It may have seemed almost farcical at first — pirates, really? — but the seriousness of the danger off Somalia’s coast reached a new level over the weekend.
A Ukrainian ship seized by pirates off the coast of Somalia was carrying 33 tanks and other weapons, the Ukrainian defence minister has confirmed.
Pirates had previously seized a number of passenger and cargo ships, spurring armed intervention from the French and Security Council action authorizing Member States to aggressively combat piracy in Somalia’s lawless waters. The involvement of heavy weaponry, though — even if the pirates have no interest, or use, really, for the tanks — have made this chapter in the saga a natural headline-grabber.

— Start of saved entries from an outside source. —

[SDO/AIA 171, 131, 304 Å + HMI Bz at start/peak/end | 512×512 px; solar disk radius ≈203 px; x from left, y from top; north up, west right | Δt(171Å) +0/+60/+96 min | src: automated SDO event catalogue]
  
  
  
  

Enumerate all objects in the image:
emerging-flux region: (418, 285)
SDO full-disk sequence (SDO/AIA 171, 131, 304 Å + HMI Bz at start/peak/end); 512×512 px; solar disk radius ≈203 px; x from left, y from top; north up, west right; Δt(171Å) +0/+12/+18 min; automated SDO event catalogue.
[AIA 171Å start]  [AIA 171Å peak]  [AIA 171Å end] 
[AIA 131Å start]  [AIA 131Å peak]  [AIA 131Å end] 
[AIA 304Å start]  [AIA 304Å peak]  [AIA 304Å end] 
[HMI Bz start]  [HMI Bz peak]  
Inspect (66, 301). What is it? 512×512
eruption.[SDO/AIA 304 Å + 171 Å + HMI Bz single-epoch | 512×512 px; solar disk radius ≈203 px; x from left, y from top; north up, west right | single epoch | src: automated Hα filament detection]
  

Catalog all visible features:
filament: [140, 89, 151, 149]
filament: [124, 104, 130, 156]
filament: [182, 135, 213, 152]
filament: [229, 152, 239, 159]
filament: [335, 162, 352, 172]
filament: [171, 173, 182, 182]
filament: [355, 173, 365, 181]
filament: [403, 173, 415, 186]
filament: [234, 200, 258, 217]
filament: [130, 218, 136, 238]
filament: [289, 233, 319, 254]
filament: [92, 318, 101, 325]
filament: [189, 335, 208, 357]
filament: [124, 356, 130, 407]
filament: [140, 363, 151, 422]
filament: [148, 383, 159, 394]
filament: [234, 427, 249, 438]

American ships are closely monitoring the pirates, who are anchored in Somali waters off one of the country’s notorious pirate towns and have pledged to “defend ourselves, until the last one of us dies.” The main objective is to ensure that the weapons are not offloaded and make their way into the hands of Somali insurgents. The rumor that the tanks were bound for the Government of South Sudan — which would be in contravention of an international arms embargo but which the government of Kenya has denied, insisting that it was to be the legitimate recipient — merely underscores the hazards of transmitting weapons in these pirate-infested waters.The Somali government — as well as that of the semi-autonomous Puntland region where many of the hijackings occur — is not able to secure its control over its territory on land, let alone off its coast. It has welcomed international assistance, and a Russian ship is scheduled to join the U.S. naval presence. It will take more than that to dampen the growing boldness of the pirates, though. A good sign:
“The long-term solution is going to take international cooperation,” said U.S. Cmdr. Jane Campbell, spokeswoman of the Bahrain-based 5th Fleet, which oversees the Somali coast.